Dos dispositivos supracitados, infere-se a obrigatoriedade de abertura de ao menos uma conta bancária específica para a movimentação dos recursos de campanha, visando a garantia do efetivo controle das contas eleitorais, qual seja, a conta destinada ao recebimento de doações. Além desta, os candidatos devem possuir contas específicas para o recebimento e utilização de recursos oriundos do Fundo Partidário e do Fundo Eleitoral (FEFC), caso recebam repasses dessa natureza.

Na espécie, segundo consta do parecer técnico, o candidato obteve seu CNPJ de campanha em 23.09.2020, mas somente procedeu à abertura da conta bancária (banco 001, agência 362, conta 363740) em 09.10.2020, extrapolando o prazo de 10 (dez) dias estipulado na norma (ID 27430833).
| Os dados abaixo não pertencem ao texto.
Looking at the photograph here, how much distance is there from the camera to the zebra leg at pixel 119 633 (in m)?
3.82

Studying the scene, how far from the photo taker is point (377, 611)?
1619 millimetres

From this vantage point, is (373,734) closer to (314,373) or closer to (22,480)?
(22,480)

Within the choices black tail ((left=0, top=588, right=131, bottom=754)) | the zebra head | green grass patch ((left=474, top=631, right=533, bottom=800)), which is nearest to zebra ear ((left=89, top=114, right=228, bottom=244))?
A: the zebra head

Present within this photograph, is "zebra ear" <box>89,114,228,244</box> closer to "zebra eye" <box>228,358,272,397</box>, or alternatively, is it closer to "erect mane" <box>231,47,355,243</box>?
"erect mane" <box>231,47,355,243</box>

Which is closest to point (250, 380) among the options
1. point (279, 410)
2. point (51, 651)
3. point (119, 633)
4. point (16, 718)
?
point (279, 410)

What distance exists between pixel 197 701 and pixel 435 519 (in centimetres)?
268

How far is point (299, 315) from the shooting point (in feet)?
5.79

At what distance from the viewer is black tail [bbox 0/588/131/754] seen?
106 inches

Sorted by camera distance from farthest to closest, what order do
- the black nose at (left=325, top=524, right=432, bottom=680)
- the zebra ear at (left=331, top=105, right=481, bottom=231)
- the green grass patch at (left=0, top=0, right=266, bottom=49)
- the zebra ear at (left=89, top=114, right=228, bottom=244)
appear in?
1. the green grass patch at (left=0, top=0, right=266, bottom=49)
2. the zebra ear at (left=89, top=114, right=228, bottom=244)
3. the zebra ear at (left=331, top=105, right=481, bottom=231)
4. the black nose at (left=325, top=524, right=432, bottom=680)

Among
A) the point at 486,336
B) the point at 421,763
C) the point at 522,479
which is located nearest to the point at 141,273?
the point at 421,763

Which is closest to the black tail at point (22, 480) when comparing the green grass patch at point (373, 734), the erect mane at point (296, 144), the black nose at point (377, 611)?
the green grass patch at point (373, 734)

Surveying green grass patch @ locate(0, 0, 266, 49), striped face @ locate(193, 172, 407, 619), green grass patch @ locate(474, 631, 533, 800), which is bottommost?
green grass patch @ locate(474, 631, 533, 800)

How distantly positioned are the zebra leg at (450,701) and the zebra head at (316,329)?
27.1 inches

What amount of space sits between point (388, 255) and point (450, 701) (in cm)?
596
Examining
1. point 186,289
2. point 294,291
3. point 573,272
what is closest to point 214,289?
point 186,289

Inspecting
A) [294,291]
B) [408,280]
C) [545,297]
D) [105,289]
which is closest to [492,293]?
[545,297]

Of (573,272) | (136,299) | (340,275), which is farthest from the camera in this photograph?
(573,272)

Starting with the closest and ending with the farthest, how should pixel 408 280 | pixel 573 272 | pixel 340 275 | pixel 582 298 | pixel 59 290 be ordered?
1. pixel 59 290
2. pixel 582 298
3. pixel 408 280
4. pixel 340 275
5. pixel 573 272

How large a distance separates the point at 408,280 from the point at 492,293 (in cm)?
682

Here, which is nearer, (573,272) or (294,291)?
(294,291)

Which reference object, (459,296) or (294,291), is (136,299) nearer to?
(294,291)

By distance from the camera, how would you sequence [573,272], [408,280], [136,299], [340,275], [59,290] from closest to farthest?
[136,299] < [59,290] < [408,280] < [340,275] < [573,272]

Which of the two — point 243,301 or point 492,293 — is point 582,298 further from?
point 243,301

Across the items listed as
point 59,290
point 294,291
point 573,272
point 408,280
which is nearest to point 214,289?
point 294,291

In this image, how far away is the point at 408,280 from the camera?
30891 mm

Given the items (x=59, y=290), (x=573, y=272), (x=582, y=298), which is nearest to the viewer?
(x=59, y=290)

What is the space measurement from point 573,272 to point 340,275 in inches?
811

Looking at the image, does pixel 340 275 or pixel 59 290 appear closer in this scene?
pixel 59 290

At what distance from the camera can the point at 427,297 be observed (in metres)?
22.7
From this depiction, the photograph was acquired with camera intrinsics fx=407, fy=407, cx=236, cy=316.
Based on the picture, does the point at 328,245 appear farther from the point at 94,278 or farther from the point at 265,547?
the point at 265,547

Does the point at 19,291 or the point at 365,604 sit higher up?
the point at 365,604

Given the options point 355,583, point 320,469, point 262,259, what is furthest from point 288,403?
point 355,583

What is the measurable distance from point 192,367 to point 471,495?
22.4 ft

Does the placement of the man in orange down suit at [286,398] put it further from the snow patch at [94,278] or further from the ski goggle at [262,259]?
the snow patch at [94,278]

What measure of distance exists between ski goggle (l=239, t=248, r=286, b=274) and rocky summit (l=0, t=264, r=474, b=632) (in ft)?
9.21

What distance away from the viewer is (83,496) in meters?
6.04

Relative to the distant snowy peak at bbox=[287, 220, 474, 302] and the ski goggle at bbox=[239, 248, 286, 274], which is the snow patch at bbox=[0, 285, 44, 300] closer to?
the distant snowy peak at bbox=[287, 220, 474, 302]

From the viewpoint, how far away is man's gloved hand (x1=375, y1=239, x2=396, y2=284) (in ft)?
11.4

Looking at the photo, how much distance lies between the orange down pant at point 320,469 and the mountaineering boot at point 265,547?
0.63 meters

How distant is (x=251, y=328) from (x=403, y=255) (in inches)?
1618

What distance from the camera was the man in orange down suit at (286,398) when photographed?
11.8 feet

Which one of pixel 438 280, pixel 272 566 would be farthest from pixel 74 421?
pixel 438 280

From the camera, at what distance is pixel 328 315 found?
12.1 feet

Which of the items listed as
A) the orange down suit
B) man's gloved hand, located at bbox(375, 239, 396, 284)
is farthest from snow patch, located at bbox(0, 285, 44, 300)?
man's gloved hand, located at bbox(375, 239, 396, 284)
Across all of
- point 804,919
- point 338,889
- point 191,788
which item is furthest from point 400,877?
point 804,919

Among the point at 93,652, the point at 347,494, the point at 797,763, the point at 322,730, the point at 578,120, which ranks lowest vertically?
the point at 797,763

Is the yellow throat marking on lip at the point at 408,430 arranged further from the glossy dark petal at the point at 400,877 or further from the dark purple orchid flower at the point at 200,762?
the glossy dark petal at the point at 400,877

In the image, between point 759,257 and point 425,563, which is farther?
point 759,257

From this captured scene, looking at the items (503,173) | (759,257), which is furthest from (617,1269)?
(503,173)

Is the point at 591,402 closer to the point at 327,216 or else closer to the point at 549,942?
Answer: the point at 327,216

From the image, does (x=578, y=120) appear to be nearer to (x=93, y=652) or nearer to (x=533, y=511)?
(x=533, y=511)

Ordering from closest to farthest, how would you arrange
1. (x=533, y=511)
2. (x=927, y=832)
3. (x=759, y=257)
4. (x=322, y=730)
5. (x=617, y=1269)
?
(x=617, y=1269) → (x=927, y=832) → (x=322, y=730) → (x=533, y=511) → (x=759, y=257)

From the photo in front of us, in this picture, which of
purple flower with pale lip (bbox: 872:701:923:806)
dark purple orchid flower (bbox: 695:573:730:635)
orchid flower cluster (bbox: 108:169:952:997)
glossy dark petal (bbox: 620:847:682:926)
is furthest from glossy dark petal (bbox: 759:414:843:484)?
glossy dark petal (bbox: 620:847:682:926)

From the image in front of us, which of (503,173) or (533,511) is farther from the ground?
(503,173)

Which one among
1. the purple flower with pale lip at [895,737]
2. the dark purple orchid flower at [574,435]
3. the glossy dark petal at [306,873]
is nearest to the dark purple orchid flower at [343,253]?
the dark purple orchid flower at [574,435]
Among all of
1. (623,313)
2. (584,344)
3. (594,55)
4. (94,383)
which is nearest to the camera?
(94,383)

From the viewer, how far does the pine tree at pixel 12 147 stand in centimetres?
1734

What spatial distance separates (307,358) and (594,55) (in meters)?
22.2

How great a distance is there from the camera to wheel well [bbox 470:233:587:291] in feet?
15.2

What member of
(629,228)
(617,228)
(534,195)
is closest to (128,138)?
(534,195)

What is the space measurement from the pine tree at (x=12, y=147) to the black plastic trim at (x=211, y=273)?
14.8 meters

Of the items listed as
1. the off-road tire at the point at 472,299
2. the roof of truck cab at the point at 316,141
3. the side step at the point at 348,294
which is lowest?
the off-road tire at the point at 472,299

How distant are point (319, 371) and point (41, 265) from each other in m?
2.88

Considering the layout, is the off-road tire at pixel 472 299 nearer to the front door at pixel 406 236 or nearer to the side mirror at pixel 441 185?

Compreende-se que a intempestividade registrada impede a aferição da correção dos valores declarados na prestação de contas em relação ao período em que não houve a abertura da respectiva conta bancária.

No entanto, é de se destacar que não há nos autos notícia ou indício de recebimento de recursos financeiros ou de realização de despesas pelo prestador no período anterior ao da abertura da conta, além de que, o prazo extrapolado foi diminuto, de apenas 6 (seis) dias.

A falha, portanto, é inábil a comprometer a integralidade e a regularidade das contas prestadas e enseja tão somente a anotação de ressalva.

Por oportuno, trago à colação os precedentes das Cortes Regionais sobre o tema:

PRESTAÇÃO DE CONTAS. ELEIÇÕES 2018. CANDIDATO NÃO ELEITO. ABERTURA INTEMPESTIVA DE CONTA BANCÁRIA ESPECÍFICA DE CAMPANHA. FALHA MERAMENTE FORMAL. REGULARIDADE E CONFIABILIDADE NÃO COMPROMETIDAS. CONTAS APROVADAS COM RESSALVA. 1. A abertura intempestiva da conta bancária específica de campanha, em contrariedade ao disposto no art. 10, § 1º, I, da Resolução TSE n. 23.553/2017, trata-se de falha meramente formal, que não compromete a integralidade das contas e, desse modo, enseja tão somente a anotação de ressalva. 2. Contas aprovadas com ressalva.

(TREDF. PRESTAÇÃO DE CONTAS n 060223120, ACÓRDÃO n 8297 de 02/03/2020, Relator(a) HECTOR VALVERDE SANTANA, Publicação: DJE, Tomo 40, Data 05/03/2020, Página 05)

 

RECURSO ELEITORAL. PRESTAÇÃO DE CONTAS DE CAMPANHA. ELEIÇÕES 2016. DESAPROVAÇÃO. Apresentação extemporânea das contas finais. Abertura intempestiva de conta bancária. Omissão de despesa com advogado. Ausência de emissão de relatório financeiro no prazo legal. Falhas que não comprometem ou impedem o exame das contas. PROVIMENTO DO RECURSO.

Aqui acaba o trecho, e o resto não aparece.